More than three out of every four jobs offered to migrant workers is on a permanent basis, shattering the myth that migrants do mainly seasonal and short-term work.

The findings, by the Chartered Institute of Personnel and Development (CIPD), are the latest to highlight the problems that skills shortages in the UK are causing employers.

John Philpott, its chief economist, said: "Skills shortages are forcing employers overseas as they struggle to fill vacancies. This puts the heated political debate about immigration into perspective. If rules are tightened in an arbitrary way, employers in business and government could suffer."

The CIPD surveyed 1,500 large and small employers in both services and manufacturing and across the private, public and voluntary sectors. It found: more than one in four employers planned to recruit workers from abroad this autumn; among firms with more than 500 employers one in four planned to go overseas while, regionally, the biggest demand was in London; three quarters of employers offered migrant workers permanent contracts, with less than one in 10 offering short-term seasonal contracts; more than two-thirds of the demand was for staff with professional, technical or IT skills, with only 30 per cent falling into the "other" category.

Mr Philpott said: "The majority of employers are using migrant labour to fill vacancies requiring professional and technical skills [on] permanent contracts, against a common perception of low-skill, low-paid and casual jobs."

The survey found that the number of employers planning to recruit over the autumn was slightly weaker than in the spring and summer.
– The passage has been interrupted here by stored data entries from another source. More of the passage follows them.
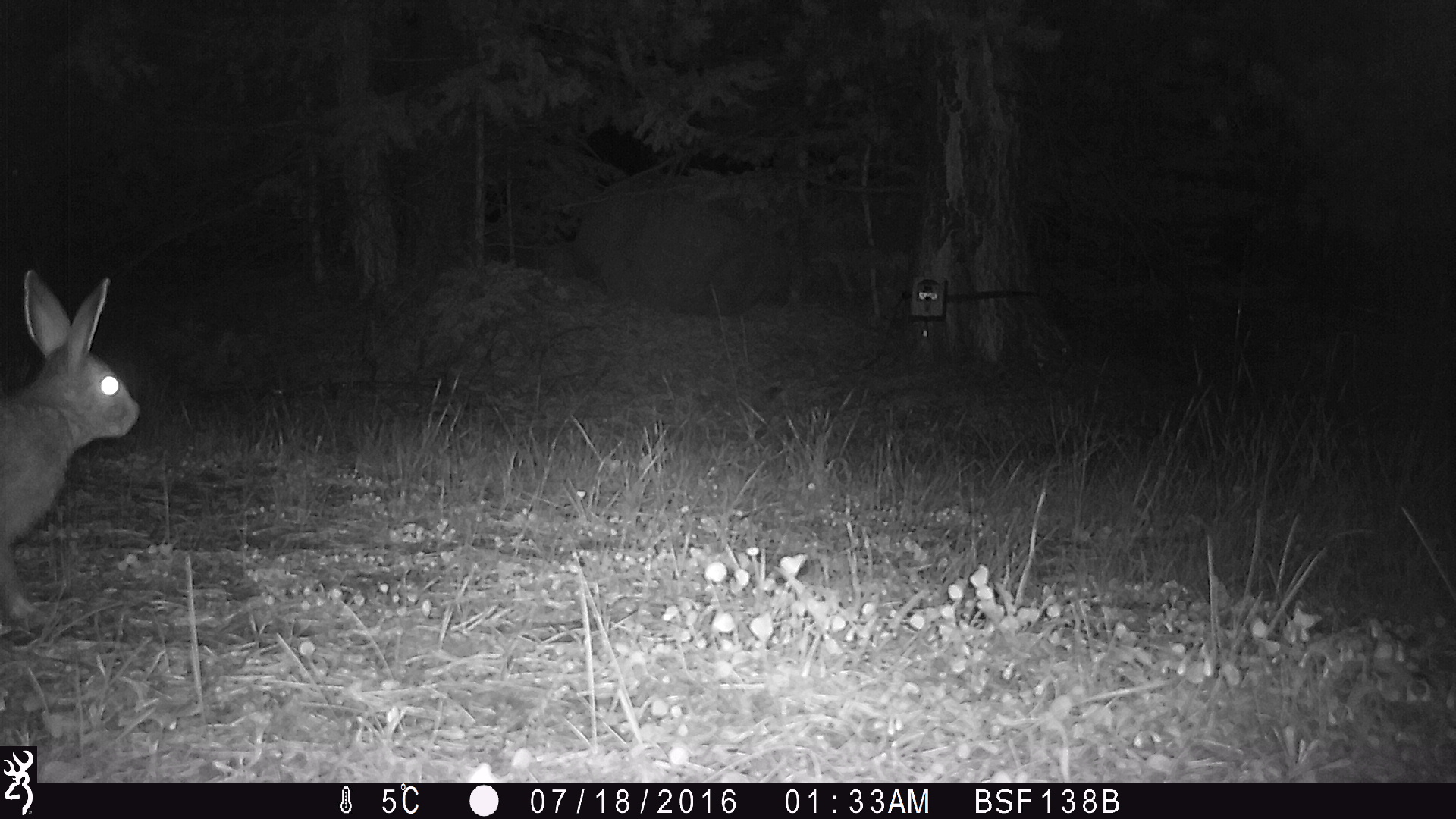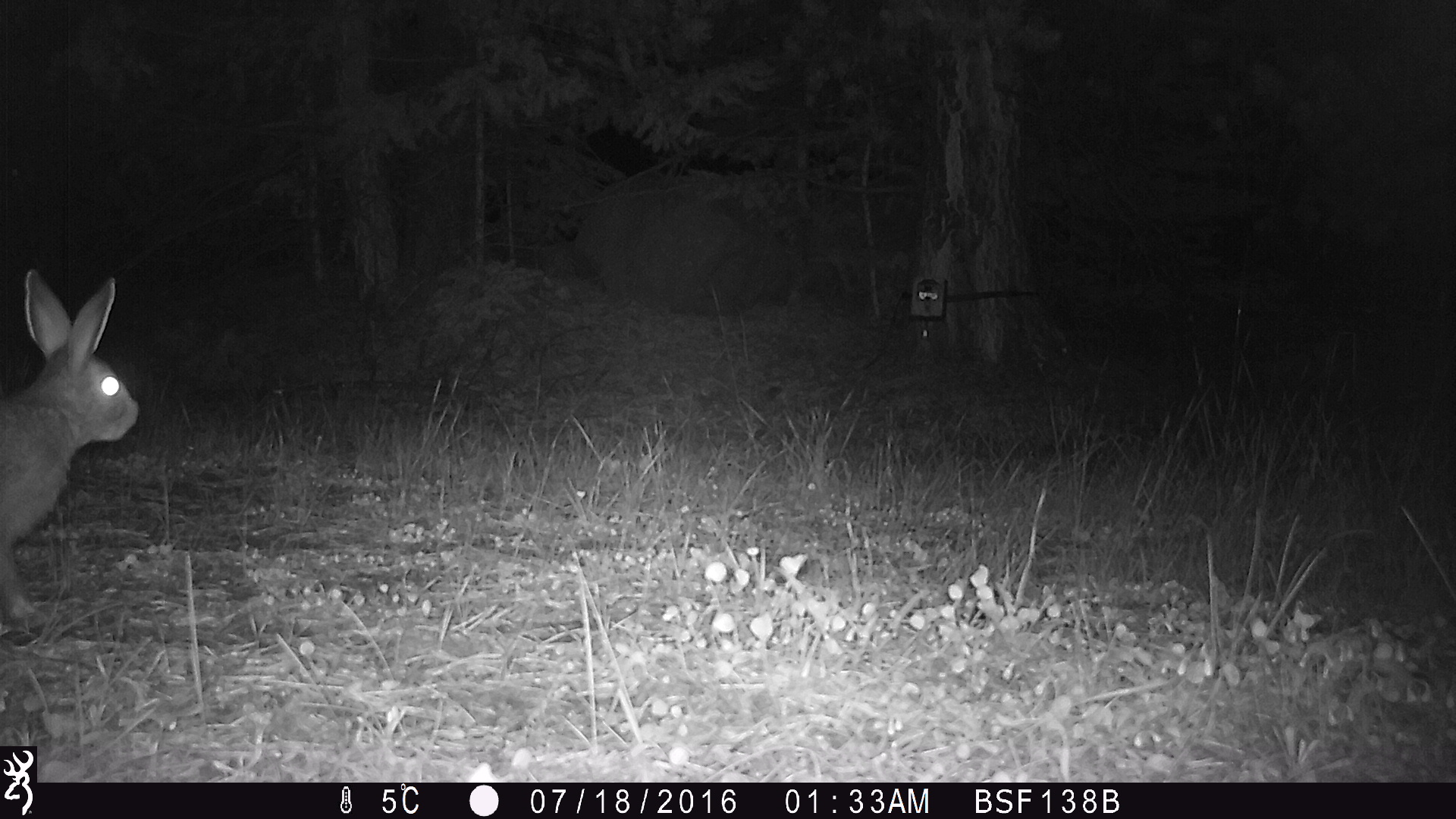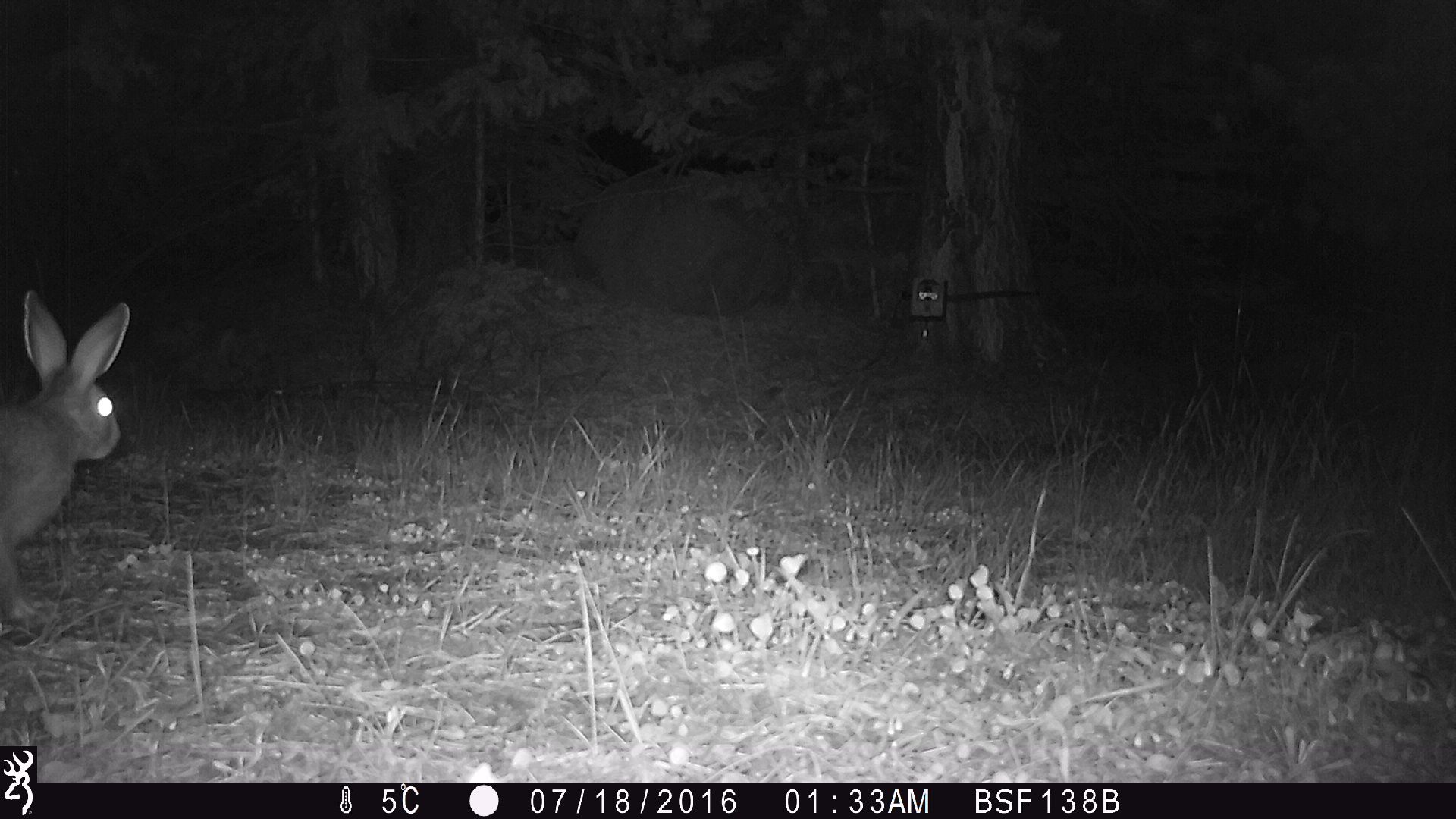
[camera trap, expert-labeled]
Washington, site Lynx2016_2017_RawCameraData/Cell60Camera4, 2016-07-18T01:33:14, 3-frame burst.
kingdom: Animalia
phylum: Chordata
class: Mammalia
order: Lagomorpha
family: Leporidae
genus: Lepus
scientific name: Lepus americanus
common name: snowshoe hare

However it said the labour market was still tight, with few businesses planning to make redundancies.

Nevertheless it said it did not expect a sudden surge in pay to tackle the problem. Nine out of 10 employers planning a pay review in the autumn expect a pay rise of between zero and 4 per cent.

Mr Philpott said: "It is encouraging that employers are confident they can keep a lid on inflationary pay pressures, despite a combination of limited supply and relatively high demand in the labour market."

Meanwhile the Centre for Economics and Business Research (CEBR) said the labour market was not as tight as the figures showed. Although the claimant count has fallen to a 29-year low of 830,000 and official employment and joblessness are at record levels, weak pay growth indicates the jobs market is not stretched. The CEBR said that with employment growth static, hours worked falling and economic inactivity rising, the labour market had reached a plateau.